[Data items]
#####

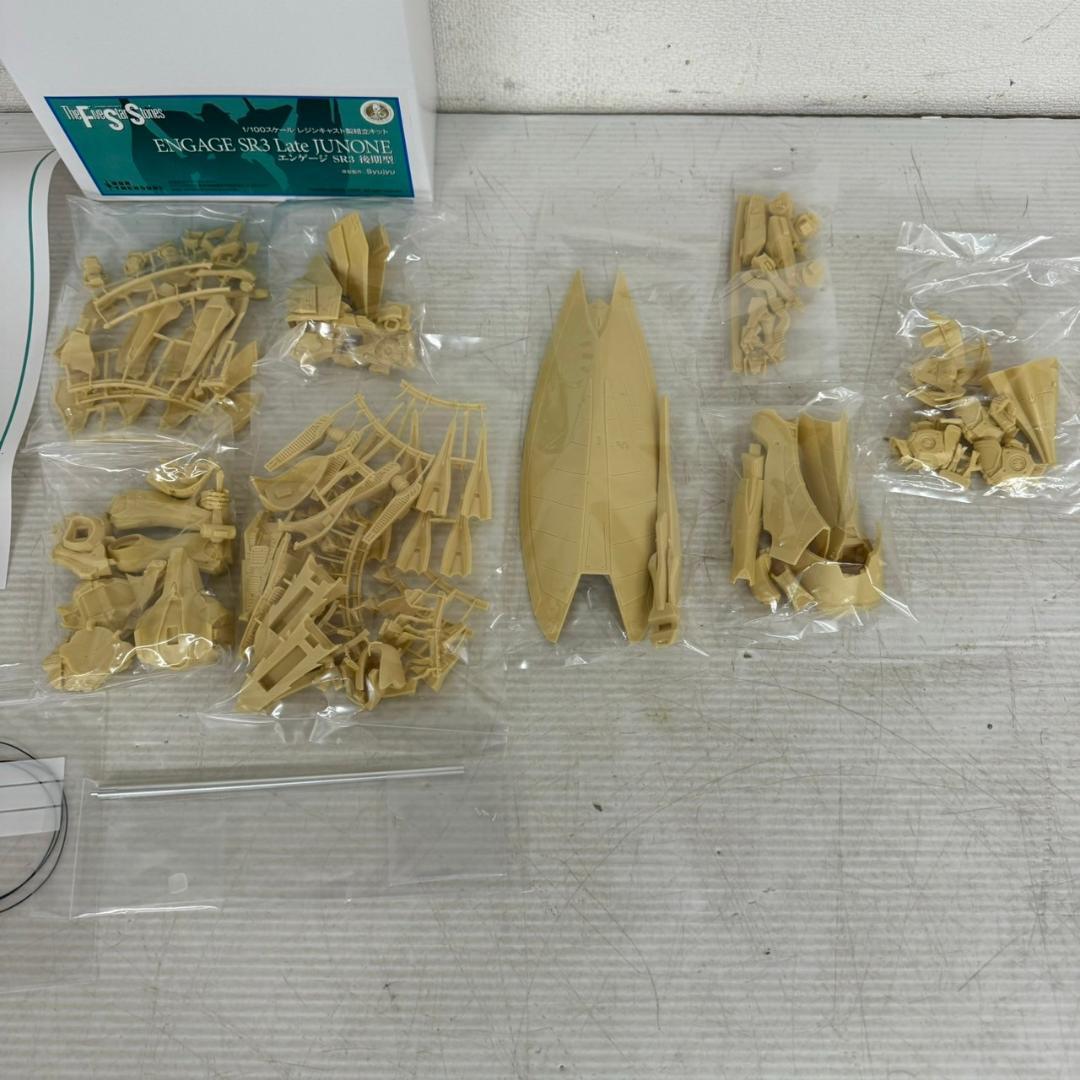 1/100 レジンキャスト エンゲージ SR3 後期型 Syujyu Y0456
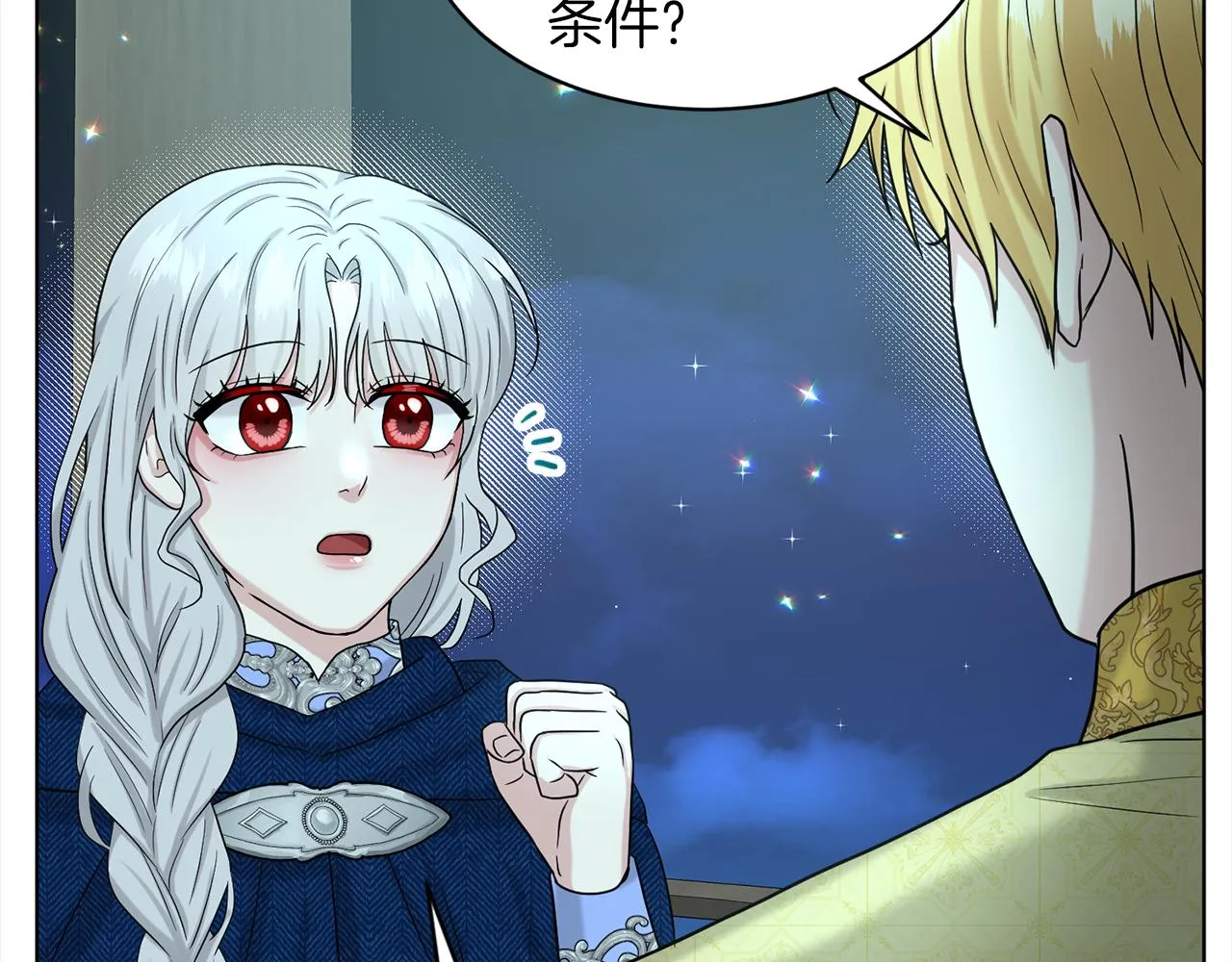 第74话 与龙交谈 第86页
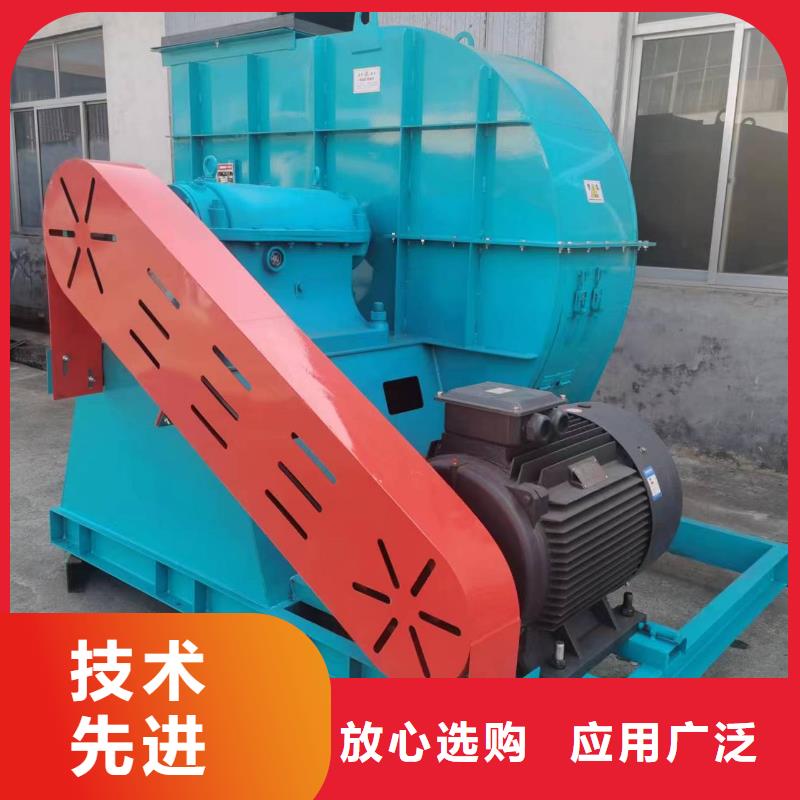 采购高压鼓风机塑料风机防腐风机三叶罗茨鼓风机硫化风机氧化风机燃烧器专用风机山东立通风机多级离心鼓风机罗茨鼓风机稀释风机山东临沂风机必看-价格低
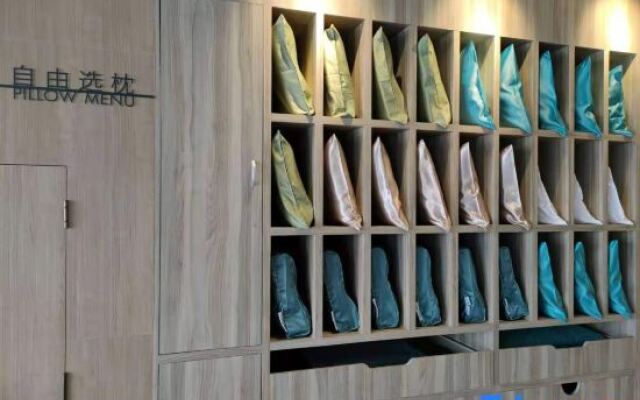 HanTing Premium Hotel (Xi'an Lintong Huaqingchi Scenic Area)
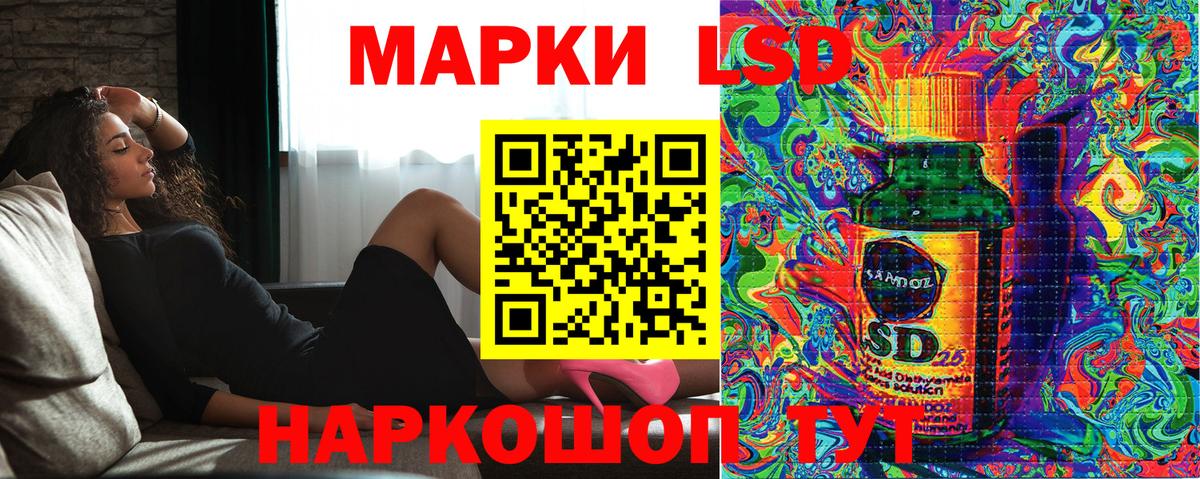 Наркотические марки 1,5мг  Вход с VPN  наркошоп  Ярославль 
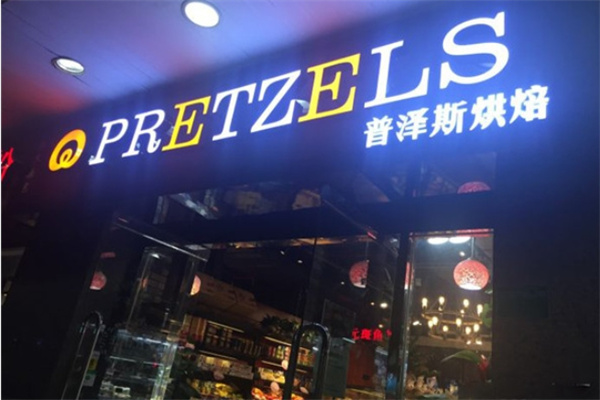普泽斯烘焙加盟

#####

* _What is needed_
Copy the text of every line in the data above word for word, and leave the pictures out of your answer.

* _Result of this task_
 1/100 レジンキャスト エンゲージ SR3 後期型 Syujyu Y0456
 第74话 与龙交谈 第86页
 采购高压鼓风机塑料风机防腐风机三叶罗茨鼓风机硫化风机氧化风机燃烧器专用风机山东立通风机多级离心鼓风机罗茨鼓风机稀释风机山东临沂风机必看-价格低
 HanTing Premium Hotel (Xi'an Lintong Huaqingchi Scenic Area)
 Наркотические марки 1,5мг  Вход с VPN  наркошоп  Ярославль 
普泽斯烘焙加盟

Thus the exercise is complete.